▶ [ASSIGNED TASK]:
Below are entries. Copy exactly the lines running from the line that holds "<!doctype html>" to the line that holds "to honoring North", with both ends included.

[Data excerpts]
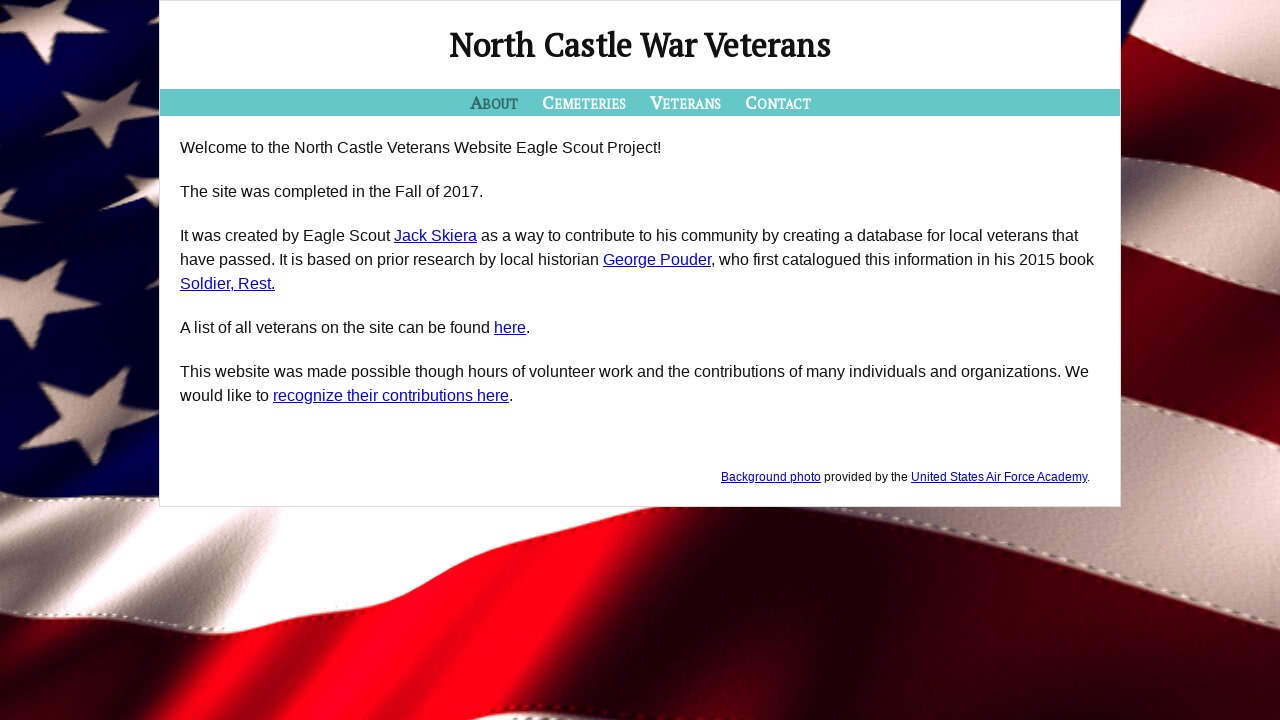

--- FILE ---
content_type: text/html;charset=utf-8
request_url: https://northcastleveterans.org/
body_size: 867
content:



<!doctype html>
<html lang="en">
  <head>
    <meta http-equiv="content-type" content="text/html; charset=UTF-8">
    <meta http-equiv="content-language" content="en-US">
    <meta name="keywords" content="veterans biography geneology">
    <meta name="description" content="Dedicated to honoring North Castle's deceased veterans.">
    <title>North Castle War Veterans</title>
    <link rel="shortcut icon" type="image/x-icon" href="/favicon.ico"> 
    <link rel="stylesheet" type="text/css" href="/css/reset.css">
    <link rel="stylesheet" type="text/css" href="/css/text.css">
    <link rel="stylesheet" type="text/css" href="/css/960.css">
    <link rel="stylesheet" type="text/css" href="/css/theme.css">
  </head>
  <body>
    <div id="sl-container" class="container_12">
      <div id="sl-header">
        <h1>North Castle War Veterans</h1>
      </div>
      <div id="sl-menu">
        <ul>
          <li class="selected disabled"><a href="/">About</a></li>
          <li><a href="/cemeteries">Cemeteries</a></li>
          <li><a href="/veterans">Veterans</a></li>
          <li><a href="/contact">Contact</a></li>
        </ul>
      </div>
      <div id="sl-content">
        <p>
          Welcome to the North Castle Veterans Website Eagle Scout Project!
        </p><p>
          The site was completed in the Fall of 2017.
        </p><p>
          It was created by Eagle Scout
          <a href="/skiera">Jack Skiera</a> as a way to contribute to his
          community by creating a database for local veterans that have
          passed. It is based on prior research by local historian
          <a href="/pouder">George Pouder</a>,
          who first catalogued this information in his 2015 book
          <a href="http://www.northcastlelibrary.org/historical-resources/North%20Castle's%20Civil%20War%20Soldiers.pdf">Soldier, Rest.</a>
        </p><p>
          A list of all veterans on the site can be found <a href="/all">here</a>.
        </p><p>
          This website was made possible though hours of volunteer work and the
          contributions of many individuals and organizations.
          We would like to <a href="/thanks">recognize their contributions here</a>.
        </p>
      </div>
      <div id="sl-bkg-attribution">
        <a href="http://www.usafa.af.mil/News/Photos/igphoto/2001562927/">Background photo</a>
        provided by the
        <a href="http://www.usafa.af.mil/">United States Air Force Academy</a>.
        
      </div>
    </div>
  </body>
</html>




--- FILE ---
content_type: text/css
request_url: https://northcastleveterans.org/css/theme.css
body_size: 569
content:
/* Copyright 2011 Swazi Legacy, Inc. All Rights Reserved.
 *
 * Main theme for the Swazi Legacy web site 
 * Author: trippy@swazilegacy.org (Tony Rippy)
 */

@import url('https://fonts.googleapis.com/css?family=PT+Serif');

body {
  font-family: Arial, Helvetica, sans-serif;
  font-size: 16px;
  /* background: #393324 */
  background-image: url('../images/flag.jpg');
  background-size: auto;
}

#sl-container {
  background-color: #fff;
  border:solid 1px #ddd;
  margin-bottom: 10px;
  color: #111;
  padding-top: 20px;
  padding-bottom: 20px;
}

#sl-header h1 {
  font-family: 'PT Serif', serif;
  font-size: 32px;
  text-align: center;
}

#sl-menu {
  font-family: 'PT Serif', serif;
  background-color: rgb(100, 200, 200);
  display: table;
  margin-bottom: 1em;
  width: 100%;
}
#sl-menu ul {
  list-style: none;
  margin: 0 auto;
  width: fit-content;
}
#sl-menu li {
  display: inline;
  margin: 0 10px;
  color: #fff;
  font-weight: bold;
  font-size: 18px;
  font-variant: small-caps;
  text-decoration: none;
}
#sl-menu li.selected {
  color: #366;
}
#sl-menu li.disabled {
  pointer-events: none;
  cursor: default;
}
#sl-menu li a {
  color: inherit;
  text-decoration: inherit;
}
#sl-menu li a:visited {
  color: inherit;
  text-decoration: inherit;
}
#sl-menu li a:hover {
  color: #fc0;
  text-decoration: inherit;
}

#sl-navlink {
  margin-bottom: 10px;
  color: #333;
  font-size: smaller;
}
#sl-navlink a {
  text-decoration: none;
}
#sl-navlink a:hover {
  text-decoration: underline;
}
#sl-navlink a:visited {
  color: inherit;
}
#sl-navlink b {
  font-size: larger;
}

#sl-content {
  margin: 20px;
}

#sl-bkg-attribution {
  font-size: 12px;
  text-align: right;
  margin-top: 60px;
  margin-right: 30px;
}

---

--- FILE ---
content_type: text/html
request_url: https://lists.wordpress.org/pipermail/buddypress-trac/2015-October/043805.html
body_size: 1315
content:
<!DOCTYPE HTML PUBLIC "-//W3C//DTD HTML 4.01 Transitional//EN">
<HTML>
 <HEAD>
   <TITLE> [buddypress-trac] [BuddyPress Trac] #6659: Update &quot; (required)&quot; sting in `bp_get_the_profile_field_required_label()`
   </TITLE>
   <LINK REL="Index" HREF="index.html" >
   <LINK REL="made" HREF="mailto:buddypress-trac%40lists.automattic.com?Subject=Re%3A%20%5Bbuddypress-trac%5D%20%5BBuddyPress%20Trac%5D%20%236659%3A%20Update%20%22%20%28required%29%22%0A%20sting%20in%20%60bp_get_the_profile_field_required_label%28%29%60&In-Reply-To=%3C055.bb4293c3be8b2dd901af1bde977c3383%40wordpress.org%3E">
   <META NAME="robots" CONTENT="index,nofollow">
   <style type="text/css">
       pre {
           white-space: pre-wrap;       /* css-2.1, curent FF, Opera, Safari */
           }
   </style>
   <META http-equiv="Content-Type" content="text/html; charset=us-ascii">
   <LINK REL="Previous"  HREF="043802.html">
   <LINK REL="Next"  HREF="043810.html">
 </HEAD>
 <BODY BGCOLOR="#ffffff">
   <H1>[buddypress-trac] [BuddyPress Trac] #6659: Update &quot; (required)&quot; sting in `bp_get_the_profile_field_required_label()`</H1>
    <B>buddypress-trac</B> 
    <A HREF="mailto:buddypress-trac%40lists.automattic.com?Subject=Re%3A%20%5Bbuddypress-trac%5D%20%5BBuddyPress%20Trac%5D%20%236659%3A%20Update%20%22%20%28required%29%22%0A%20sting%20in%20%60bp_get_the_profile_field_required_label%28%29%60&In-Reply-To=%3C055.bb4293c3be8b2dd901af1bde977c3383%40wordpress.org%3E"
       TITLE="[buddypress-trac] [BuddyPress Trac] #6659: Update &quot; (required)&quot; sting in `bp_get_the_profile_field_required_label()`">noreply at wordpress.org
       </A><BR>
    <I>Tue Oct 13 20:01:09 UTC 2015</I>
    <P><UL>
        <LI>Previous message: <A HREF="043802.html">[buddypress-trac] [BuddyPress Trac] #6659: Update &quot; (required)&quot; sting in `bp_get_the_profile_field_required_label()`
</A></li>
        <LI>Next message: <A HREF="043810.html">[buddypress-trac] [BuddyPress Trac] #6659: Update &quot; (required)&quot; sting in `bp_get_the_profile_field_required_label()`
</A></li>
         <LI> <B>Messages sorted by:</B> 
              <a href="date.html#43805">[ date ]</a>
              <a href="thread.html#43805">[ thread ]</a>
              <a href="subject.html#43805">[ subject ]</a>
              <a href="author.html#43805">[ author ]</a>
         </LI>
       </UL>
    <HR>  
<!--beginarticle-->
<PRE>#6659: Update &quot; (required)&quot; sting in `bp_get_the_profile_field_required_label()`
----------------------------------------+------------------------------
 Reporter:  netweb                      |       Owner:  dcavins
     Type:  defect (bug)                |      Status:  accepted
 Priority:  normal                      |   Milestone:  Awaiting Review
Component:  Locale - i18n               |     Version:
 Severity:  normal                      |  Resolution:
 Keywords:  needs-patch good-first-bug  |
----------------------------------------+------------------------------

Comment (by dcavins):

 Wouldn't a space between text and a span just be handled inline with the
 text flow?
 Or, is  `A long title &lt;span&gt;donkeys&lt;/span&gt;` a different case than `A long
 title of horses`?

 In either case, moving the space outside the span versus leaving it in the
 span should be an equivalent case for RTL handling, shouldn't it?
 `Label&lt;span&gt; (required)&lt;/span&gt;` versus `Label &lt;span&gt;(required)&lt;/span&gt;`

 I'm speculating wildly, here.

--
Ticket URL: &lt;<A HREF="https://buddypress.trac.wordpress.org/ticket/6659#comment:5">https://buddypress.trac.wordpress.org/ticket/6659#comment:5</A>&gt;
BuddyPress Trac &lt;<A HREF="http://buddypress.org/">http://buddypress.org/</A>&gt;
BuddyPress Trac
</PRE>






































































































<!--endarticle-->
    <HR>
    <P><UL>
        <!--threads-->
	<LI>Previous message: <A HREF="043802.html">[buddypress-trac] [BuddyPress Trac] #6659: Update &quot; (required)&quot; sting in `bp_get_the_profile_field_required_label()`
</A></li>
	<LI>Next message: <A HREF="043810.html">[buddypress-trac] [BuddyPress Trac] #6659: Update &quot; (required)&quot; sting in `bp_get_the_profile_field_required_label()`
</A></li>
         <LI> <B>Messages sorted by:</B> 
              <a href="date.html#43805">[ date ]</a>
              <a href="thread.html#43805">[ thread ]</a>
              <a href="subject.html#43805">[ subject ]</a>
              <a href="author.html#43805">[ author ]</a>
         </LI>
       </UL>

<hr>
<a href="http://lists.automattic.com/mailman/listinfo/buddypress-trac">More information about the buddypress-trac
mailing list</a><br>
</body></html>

==

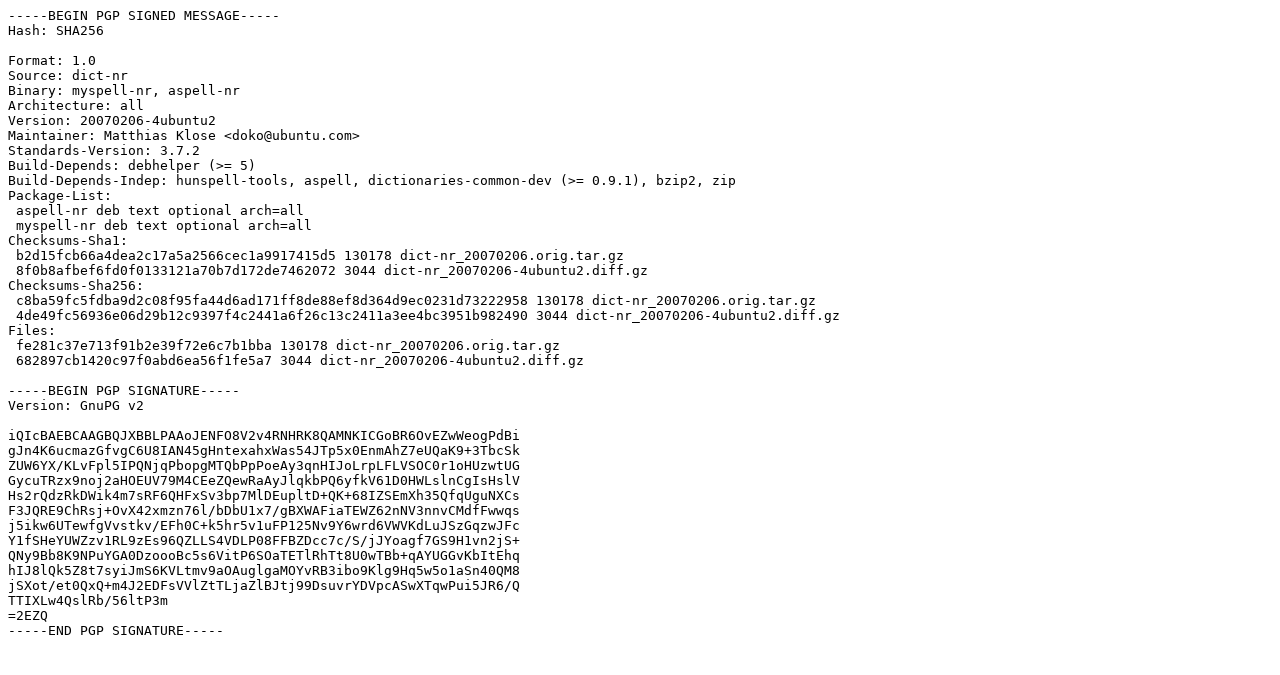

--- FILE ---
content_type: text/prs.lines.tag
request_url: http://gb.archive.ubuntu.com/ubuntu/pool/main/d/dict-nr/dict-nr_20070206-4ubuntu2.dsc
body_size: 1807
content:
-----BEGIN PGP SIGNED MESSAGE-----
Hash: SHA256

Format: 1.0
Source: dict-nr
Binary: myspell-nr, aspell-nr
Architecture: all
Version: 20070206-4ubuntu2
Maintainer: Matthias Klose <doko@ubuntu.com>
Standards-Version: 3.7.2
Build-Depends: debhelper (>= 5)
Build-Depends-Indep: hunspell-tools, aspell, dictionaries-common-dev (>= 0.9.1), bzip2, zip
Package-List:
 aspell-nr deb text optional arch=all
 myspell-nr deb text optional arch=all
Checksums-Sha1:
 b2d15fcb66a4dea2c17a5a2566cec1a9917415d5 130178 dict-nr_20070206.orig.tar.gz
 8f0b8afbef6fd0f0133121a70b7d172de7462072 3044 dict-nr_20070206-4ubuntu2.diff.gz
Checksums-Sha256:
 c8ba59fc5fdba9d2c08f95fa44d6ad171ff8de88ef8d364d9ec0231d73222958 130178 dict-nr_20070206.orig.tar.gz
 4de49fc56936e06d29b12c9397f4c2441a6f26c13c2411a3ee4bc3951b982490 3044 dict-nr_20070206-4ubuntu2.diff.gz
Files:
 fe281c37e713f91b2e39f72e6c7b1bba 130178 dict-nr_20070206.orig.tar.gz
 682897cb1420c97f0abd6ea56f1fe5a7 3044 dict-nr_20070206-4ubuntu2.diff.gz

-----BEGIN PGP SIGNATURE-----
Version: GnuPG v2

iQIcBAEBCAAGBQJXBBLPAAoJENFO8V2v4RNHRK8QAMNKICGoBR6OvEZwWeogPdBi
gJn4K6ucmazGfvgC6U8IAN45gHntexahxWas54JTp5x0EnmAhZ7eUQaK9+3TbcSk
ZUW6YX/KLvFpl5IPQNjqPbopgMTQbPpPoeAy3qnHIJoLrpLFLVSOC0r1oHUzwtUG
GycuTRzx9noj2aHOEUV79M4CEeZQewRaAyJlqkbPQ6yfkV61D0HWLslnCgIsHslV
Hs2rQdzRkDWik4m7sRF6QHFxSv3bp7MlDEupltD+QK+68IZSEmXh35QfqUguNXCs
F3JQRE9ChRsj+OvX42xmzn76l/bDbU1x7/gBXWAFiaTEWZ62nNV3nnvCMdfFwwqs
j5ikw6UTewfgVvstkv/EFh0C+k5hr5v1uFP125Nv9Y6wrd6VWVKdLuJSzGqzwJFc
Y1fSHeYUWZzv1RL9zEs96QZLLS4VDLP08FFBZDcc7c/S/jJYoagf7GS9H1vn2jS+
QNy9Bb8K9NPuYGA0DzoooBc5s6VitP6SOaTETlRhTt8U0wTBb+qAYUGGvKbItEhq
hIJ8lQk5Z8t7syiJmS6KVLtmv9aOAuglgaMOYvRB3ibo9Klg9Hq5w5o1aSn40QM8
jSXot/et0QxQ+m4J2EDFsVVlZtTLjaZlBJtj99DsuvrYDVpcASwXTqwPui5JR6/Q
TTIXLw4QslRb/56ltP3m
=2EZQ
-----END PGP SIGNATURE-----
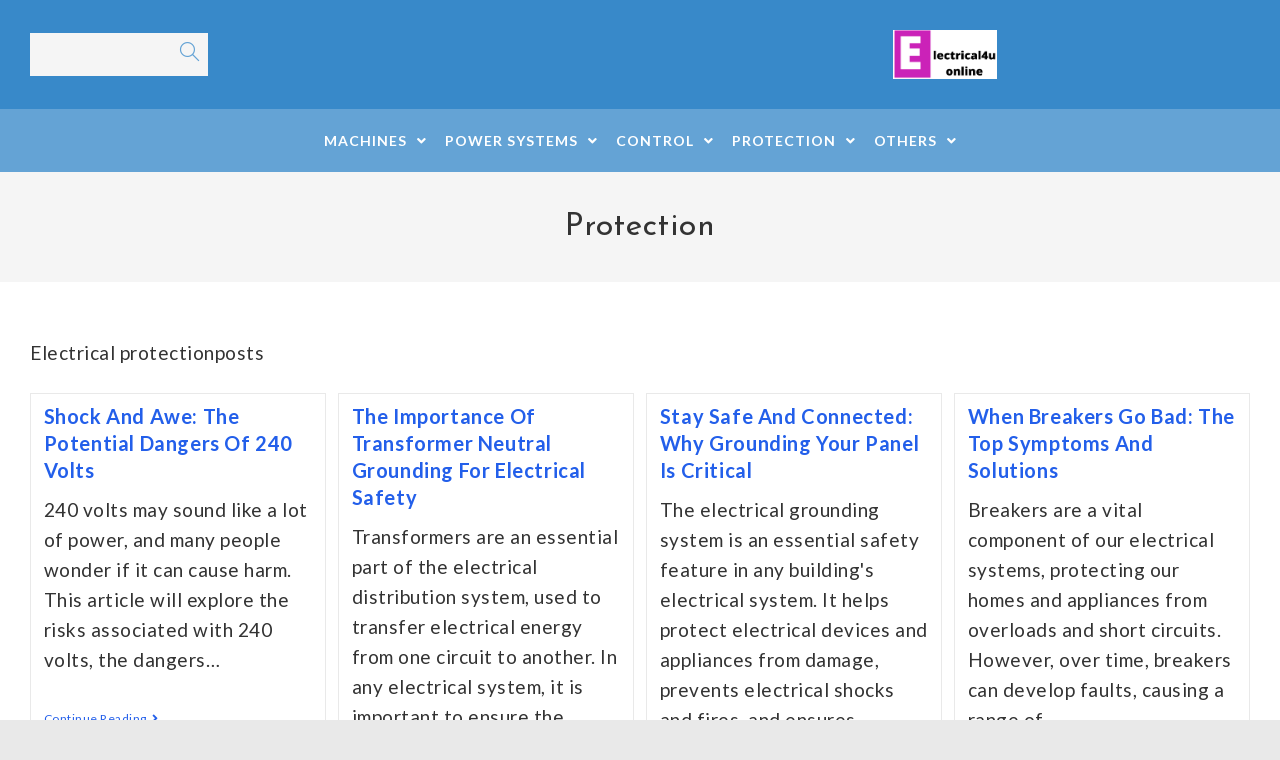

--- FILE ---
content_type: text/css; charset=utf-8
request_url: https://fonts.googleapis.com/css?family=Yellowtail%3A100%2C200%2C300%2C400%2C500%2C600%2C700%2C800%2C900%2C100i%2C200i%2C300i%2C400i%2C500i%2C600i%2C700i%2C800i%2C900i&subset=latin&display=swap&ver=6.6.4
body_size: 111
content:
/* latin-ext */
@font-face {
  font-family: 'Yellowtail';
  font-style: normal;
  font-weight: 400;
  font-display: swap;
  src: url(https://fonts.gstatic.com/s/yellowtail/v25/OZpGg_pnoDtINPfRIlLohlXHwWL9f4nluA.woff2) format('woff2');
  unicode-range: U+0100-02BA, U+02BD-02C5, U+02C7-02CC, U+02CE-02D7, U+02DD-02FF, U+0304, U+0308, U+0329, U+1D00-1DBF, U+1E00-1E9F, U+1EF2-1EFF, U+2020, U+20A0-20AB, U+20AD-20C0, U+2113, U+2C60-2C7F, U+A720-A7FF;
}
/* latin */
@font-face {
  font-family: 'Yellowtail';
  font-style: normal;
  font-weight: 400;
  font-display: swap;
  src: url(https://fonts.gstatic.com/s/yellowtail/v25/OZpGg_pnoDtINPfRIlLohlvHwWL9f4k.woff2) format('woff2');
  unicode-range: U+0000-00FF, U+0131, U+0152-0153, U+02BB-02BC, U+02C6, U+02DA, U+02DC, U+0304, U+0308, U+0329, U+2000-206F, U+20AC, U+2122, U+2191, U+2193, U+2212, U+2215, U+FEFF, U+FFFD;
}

▶ [RESULT FOR THIS EXERCISE]:
<!doctype html>
<html lang="en">
  <head>
    <meta http-equiv="content-type" content="text/html; charset=UTF-8">
    <meta http-equiv="content-language" content="en-US">
    <meta name="keywords" content="veterans biography geneology">
    <meta name="description" content="Dedicated to honoring North Castle's deceased veterans.">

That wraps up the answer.